Sometimes, hot dogs can go to hell, because it’s language itself that is a sandwich.
Piracy is known today by its two modern utilizations – the crime of attacking ships at sea to rob them, and the illegal copying of media with the purpose of publication and sale. The former is a profession and a way of life that can present a rudimentary outline of the ever-growing nature of human and cultural morality. Far from the delightful, coded vocation of Disney prominence, piracy has historically been something
its purveyors just did. Perhaps once, perhaps for a time, perhaps forever.

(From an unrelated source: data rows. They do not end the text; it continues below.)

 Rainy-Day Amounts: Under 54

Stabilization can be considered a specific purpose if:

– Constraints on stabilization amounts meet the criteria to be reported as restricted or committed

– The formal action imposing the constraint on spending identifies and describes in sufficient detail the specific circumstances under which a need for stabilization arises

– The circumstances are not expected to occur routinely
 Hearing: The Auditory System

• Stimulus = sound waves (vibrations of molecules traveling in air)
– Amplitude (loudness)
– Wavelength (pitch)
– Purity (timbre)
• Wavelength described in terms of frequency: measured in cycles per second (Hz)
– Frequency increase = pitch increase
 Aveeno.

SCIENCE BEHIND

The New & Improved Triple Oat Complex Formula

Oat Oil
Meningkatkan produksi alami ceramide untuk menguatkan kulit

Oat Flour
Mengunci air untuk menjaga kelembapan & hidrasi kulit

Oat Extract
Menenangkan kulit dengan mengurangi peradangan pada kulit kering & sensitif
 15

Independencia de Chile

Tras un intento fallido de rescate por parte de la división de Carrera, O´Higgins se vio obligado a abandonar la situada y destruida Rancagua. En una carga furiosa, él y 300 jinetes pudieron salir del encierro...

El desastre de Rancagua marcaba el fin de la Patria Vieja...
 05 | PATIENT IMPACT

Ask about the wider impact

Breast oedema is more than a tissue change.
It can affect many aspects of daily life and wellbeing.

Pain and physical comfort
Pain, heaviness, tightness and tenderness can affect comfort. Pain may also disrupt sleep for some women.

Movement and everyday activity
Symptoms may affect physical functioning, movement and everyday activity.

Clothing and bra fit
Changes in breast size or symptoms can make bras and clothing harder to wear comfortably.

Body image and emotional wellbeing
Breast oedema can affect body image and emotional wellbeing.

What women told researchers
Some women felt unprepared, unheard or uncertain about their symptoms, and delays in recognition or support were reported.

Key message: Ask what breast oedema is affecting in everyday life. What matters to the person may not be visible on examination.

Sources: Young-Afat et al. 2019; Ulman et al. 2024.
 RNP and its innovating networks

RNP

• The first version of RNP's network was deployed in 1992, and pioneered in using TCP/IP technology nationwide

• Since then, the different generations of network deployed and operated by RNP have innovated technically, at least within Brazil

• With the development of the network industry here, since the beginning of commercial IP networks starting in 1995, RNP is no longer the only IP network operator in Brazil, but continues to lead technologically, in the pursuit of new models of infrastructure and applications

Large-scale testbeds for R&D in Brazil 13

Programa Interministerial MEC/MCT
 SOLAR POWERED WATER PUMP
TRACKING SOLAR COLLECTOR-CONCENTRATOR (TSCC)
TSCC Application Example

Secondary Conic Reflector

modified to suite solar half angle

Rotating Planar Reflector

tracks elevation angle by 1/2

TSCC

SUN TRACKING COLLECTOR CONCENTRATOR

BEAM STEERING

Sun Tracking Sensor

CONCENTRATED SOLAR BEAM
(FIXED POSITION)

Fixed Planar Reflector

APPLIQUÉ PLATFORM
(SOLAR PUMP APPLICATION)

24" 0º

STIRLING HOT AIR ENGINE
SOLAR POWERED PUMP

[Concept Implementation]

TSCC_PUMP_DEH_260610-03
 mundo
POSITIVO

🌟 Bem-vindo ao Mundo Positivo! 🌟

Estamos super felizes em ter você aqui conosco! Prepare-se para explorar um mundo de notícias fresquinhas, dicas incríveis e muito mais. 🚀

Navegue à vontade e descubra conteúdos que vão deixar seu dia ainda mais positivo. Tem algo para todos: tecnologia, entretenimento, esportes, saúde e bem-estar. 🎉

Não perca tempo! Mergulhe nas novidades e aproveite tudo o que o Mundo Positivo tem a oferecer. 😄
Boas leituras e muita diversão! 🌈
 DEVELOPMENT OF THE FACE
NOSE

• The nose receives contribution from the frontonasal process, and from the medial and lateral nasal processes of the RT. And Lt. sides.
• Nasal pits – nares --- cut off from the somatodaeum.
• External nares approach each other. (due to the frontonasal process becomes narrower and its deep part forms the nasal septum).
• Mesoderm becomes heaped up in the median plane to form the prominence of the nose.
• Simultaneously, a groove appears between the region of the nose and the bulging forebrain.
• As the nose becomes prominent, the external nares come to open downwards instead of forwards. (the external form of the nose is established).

Its reputation has fluctuated across geography and chronology, from something as virtuous as any other means of carving a living against nature and the rest of humanity, to a vicious and unsavory rejection of civilized, organized society, to a rejection of ruling excess and overreach.
It’s that latter definition that aligns with the more technologically familiar variation of piracy. Combatted by a mild variation of the Mandela Effect in a 2000s PSA, perhaps You Wouldn’t Download A Car, but the might of Eastern Streams and other predecessors and descendants have made it possible for many to follow sports, movies, books, and media of all kinds. It is, in a sense, the dream of the internet, an egalitarian belief that information deserves to be free for all. For the cost of 2-5 pornographic pop-ups, much can still be yours in this way.
Egalitarianism is not the term that comes to mind for the Pittsburgh Pirates, a club defined in recent decades by pinchpenny ownership and stars reared to be dealt away, with little of the overachieving savvy ascribed at least to clubs like the Tampa Bay Rays or Milwaukee Brewers. Indeed, the club ranked second-worst in the recent Athletic player poll regarding franchise reputations, ahead of only the long-suffering Rockies. No Seattle Mariners enthusiast could reasonably lash out at the Pirates without recourse, but it is fair to acknowledge that whatever baggage Seattle fans may carry, Pittsburgh can see rhyming rough seas.
But other than giving to other clubs in unequal measure to their own return, the Pirates don’t match this electronic understanding of piracy. Watching Wednesday’s 11-1 drubbing delivered by the boys in yellow and black could be tied to the broader, historical term, but Pittsburgh hardly robbed anything. Indeed, they took what was given. They tried, and were rewarded.
Bryan Woo pumped the zone as usual, but was punished on his bread and butter four-seamer. To glance at the box score might raise concern that Woo’s miracle pitch has lost its steam, but what Woo struggled with most was location. The heaters that were punished were belt-high or lower, realms wherein his invisiball is a naked emperor. Pittsburgh whiffed at a rate that could have easily still resulted in a strong start, but when they weren’t missing they were firing blasts across Woo’s bow. There was a wall-hugging fly ball that Randy Arozarena exasperatingly pulled up on – yes I would prefer healthy Randy for a full season but WOW this stretched the limits of patience – to become an automatic double in Pittsburgh’s big five-run inning. Arozarena’s injury came earlier in June on a play he was going full bore, so it’s hardly fair to complain about a player so recently punished for maximum effort taking a cautious approach.
But piracy’s earliest roots are not malicious, or even specifically grandiose. Per our friends at Oxford, English’s “pirate” stems from its true Latin cognate, “pirata,” in turn an outgrowth of Greek’s “peiratēs” which is now a broader term for robber or brigand in modern day. But in ancient Greek, there are interpretations that see it more broadly, to “peirá,” a term merely for try, attempt, or experience. Indeed, peiratēs were those who tried.
The rest of Wednesday night was, appropriately, a celebration of piracy at this ancient root. Pittsburgh swung 46 times at 86 Woo offerings, undeterred by any struggles and aggressive on a night Woo was particularly prone to working in the zone. They racked up 15 hits, just three free passes, six doubles, a triple, and a steal, going 9-14 with runners in scoring position. While the final line got away from the M’s thanks to running out their C and D bullpen (they lack a B pen at present), Seattle saw a club who’s been defined by balls in play all season succeed against them on just that recipe.
It was a shame, given the M’s entered the night in promising position. Save for the absence of Brendan Donovan, the M’s were facing a RHP with essentially their best possible lineup all healthy. Three straight hard-hit singles yielded a run in the first. They’d not manage another run all night, nor would they scrape across a single walk all night. Nick Davila yielded his first through fourth earned runs of the year, and the M’s saw the back five of their lineup scrap together just one hit.
“Try me,” has been a challenge utterable for many years to someone you oppose. It is, in many ways, the crux of Bryan Woo’s success. He fills the zone with familiar offerings and by and large overwhelms opponents. And yet, perhaps they should’ve known better than to try the original Triers on Wednesday at PNC Park. At the halfway mark of 2026, the Mariners are in first place, 41-40, and will try again tomorrow.